We can sample from the two conditionals \(f_{X|Y}\) and \(f_{Y|X}\) using standard normal sampling methods such as the Box-Muller transform.

Gibbs Algorithm for Bivariate Normal Distribution
  1. Start with some initial values \(X_0\) and \(Y_0\).
  2. For \(i = 1, 2, \ldots, N\):
    1. Sample \(X_i \sim \mathcal{N}(\rho Y_{i-1}, 1 - \rho^2)\).
    2. Sample \(Y_i \sim \mathcal{N}(\rho X_i, 1 - \rho^2)\).
  3. Return the sequence \((X_0, Y_0), (X_1, Y_1), \ldots, (X_N, Y_N)\).

11.3 Markov Chain

The Gibbs sampling algorithm generates a Markov Chain whose state space is the product space of the state spaces of the individual variables \(\Omega = \Omega_X \times \Omega_Y\). In the above examples, the state space is \([0, D_1] \times [0, D_2]\) for the exponential distribution and \(\mathbb{R}^2\) for the bivariate normal distribution.

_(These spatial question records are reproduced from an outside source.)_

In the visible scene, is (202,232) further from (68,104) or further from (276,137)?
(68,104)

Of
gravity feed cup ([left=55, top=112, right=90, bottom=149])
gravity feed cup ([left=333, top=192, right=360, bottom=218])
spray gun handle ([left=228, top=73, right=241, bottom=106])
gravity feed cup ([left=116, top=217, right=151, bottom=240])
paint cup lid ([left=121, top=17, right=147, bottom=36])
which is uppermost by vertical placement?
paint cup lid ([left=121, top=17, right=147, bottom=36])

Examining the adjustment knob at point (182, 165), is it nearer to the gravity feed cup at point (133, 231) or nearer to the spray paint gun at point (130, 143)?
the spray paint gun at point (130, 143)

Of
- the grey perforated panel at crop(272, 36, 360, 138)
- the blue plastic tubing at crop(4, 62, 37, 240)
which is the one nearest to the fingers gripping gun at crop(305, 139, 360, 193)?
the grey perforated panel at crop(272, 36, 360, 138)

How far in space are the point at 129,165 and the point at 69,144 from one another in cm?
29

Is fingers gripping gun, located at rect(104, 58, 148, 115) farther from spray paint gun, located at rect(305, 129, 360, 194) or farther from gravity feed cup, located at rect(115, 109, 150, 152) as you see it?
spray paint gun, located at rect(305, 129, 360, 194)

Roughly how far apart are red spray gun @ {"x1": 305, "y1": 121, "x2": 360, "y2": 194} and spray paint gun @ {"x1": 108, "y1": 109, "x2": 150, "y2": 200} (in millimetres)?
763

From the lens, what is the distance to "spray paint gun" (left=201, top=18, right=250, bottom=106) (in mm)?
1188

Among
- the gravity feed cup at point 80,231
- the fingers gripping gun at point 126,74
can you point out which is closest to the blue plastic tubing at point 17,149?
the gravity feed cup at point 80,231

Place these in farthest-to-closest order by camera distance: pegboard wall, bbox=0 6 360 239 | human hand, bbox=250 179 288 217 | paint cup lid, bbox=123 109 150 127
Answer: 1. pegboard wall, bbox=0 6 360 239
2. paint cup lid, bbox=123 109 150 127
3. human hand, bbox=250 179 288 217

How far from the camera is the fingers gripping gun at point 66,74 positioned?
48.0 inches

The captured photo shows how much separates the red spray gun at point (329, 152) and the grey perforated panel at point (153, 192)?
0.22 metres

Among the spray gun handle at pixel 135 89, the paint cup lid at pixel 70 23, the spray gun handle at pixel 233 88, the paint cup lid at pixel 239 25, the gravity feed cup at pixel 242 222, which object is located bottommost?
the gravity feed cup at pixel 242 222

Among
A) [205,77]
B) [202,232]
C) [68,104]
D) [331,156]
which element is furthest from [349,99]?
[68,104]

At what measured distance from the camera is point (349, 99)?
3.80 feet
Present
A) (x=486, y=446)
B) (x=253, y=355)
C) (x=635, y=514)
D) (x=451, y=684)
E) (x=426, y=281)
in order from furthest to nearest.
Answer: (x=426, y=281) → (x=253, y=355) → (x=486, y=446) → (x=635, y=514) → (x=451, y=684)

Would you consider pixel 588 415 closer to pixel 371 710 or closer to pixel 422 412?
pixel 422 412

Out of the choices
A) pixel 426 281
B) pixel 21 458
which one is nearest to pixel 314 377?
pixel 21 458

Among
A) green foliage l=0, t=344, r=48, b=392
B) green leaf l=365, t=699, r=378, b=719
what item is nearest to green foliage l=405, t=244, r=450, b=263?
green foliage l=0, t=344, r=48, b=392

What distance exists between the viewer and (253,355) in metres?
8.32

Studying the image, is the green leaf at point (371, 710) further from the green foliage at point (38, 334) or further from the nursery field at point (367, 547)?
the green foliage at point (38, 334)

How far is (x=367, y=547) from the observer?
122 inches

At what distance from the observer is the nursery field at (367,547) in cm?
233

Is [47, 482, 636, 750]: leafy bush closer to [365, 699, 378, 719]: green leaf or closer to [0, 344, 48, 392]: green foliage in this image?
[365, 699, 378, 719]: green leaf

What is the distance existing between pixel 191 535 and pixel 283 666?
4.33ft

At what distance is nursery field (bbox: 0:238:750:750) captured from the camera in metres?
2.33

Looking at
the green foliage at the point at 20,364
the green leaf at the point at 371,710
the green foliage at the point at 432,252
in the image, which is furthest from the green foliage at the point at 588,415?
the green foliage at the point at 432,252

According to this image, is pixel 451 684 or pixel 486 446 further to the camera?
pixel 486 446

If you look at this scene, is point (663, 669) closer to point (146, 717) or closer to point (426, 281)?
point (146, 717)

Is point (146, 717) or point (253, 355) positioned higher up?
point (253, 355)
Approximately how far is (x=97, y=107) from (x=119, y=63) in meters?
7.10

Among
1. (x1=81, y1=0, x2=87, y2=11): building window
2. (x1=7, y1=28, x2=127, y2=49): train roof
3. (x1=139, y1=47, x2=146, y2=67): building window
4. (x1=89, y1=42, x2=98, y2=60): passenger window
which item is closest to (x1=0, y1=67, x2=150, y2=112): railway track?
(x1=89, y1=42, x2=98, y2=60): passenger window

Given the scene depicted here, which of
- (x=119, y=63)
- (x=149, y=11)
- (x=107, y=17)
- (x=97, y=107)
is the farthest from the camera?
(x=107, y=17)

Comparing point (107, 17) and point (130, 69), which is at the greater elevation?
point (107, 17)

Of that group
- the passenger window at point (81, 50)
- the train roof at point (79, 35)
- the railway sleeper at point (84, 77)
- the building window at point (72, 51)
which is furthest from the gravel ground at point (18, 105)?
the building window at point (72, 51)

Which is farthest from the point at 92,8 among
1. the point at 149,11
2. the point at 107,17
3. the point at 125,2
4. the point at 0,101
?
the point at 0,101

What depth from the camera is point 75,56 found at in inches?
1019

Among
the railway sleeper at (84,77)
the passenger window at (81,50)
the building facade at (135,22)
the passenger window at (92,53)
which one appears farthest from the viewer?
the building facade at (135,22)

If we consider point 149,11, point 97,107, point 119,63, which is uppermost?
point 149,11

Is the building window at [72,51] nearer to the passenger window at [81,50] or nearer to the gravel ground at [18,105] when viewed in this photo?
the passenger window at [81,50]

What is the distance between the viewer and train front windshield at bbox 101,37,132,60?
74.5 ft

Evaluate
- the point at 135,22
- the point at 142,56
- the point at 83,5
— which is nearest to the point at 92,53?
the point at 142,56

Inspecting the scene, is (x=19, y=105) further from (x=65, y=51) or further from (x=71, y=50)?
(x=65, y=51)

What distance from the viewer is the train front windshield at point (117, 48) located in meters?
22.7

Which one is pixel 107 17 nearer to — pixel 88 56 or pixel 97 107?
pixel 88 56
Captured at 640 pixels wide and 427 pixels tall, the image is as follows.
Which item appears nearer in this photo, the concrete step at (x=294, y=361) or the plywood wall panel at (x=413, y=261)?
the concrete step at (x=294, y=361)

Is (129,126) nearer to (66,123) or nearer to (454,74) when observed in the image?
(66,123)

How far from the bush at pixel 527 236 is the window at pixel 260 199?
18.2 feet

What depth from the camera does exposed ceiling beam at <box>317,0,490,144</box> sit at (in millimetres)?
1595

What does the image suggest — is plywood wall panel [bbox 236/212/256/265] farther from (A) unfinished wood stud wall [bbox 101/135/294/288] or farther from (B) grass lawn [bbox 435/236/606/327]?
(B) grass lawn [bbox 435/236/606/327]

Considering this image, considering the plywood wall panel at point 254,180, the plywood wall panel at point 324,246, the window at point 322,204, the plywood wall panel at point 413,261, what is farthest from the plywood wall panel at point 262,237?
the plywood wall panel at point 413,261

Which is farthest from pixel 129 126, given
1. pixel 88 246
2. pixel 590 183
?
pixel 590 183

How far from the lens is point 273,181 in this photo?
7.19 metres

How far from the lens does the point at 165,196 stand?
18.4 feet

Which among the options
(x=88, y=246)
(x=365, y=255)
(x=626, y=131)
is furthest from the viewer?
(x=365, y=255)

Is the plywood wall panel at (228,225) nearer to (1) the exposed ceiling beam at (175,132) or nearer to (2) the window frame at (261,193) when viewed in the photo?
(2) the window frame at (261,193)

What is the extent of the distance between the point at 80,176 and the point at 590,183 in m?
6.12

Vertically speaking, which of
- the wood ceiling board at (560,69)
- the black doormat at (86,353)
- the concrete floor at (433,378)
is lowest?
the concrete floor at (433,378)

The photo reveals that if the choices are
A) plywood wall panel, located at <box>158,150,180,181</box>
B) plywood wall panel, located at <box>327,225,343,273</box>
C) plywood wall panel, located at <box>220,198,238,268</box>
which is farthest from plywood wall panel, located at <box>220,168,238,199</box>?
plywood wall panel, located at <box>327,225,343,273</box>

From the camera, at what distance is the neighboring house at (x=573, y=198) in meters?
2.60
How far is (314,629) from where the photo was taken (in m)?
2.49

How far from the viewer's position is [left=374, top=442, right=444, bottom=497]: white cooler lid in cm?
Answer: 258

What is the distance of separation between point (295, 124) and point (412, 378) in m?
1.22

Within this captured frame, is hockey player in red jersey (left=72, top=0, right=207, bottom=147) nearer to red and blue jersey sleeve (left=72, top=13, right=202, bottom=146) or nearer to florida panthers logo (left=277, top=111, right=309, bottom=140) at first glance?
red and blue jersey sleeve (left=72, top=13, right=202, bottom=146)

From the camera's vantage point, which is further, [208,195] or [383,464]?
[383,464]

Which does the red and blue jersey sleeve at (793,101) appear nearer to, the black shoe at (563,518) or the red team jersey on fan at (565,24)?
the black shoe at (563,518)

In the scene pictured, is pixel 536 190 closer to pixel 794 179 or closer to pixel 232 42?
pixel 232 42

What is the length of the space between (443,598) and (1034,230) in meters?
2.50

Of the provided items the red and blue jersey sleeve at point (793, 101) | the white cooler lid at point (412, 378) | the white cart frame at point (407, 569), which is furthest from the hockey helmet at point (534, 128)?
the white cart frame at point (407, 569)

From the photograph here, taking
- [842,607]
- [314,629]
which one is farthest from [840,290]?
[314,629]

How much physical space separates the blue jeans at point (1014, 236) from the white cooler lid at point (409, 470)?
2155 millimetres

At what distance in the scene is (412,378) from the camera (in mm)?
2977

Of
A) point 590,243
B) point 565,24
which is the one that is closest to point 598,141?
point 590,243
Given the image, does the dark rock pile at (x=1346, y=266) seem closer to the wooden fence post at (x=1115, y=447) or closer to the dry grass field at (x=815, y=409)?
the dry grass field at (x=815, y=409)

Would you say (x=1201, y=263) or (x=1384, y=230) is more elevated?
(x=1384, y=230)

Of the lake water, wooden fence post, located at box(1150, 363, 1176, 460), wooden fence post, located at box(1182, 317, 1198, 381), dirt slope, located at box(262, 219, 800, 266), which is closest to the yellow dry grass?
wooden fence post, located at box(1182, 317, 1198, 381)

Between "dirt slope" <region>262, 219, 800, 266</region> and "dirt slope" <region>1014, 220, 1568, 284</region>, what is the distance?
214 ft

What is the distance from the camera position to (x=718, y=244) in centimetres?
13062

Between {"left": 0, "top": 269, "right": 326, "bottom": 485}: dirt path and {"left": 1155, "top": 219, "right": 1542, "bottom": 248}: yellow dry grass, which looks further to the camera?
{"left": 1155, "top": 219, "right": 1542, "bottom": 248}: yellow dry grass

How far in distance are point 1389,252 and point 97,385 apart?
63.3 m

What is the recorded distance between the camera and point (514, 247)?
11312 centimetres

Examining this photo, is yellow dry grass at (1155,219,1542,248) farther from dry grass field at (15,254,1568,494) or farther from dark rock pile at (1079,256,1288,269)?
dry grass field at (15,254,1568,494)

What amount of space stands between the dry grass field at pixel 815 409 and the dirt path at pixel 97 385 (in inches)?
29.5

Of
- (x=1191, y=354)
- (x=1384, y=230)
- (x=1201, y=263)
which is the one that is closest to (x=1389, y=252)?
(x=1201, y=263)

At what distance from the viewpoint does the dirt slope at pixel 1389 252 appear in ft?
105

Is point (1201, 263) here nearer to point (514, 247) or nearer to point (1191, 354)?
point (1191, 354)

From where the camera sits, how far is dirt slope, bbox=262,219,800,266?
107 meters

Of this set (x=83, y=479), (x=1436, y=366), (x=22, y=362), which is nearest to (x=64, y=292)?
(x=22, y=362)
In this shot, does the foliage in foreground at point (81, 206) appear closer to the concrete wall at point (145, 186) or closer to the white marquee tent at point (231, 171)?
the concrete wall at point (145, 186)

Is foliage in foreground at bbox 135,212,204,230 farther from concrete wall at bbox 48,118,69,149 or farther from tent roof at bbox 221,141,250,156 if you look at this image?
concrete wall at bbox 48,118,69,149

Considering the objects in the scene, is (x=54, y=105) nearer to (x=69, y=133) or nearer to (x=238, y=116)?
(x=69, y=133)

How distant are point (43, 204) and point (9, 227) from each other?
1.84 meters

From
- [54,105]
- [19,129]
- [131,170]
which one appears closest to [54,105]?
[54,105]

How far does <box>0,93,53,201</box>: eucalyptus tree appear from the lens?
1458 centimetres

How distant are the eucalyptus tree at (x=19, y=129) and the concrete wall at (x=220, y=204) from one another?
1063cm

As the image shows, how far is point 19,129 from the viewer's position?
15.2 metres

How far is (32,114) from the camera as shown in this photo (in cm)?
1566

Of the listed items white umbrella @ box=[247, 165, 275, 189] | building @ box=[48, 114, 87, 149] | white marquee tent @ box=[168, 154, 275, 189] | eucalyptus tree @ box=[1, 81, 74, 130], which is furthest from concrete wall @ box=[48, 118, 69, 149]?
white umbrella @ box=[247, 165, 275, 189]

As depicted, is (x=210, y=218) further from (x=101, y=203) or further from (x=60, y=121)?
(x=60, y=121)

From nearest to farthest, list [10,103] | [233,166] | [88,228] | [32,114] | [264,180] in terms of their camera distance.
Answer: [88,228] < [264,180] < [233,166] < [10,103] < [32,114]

The transition matrix of the Markov Chain in the discrete case is given by:

\[ P \left( \begin{bmatrix} x \\ y \end{bmatrix}, \begin{bmatrix} x' \\ y' \end{bmatrix} \right) = \mathbb{P}(X_{i+1} = x' \mid Y_i = y) \mathbb{P}(Y_{i+1} = y' \mid X_{i+1} = x'). \]

In the continuous case, the transition kernel is given by:

\[ K \left( \begin{bmatrix} x \\ y \end{bmatrix}, \begin{bmatrix} x' \\ y' \end{bmatrix} \right) = f_{X|Y}(x' \mid y) f_{Y|X}(y' \mid x'). \]

Important Detail

Note that in the transition kernel, we condition \(Y_{i+1}\) on the newly sampled value \(X_{i+1} = x'\), not on the previous value \(X_i = x\). This reflects the sequential nature of the Gibbs sampler.

Theorem 11.1 (Theorem: Gibbs Chain Stationarity) The Gibbs sampling algorithm generates a Markov Chain with the transition kernel \(K\) as described above. The joint distribution \(f_{X, Y}\) is a stationary distribution of the Markov Chain. Hence, if the Markov Chain converges to the stationary distribution, the samples generated by the Gibbs algorithm will be distributed according to \(f_{X, Y}\).

Proof. For simplicity, we assume \(f\) represents a discrete distribution, though the proof extends naturally to the continuous case.

We establish stationarity by verifying detailed balance for each component of the Gibbs sampler separately.

Part I: Detailed Balance for the Odd Step (Update \(X\))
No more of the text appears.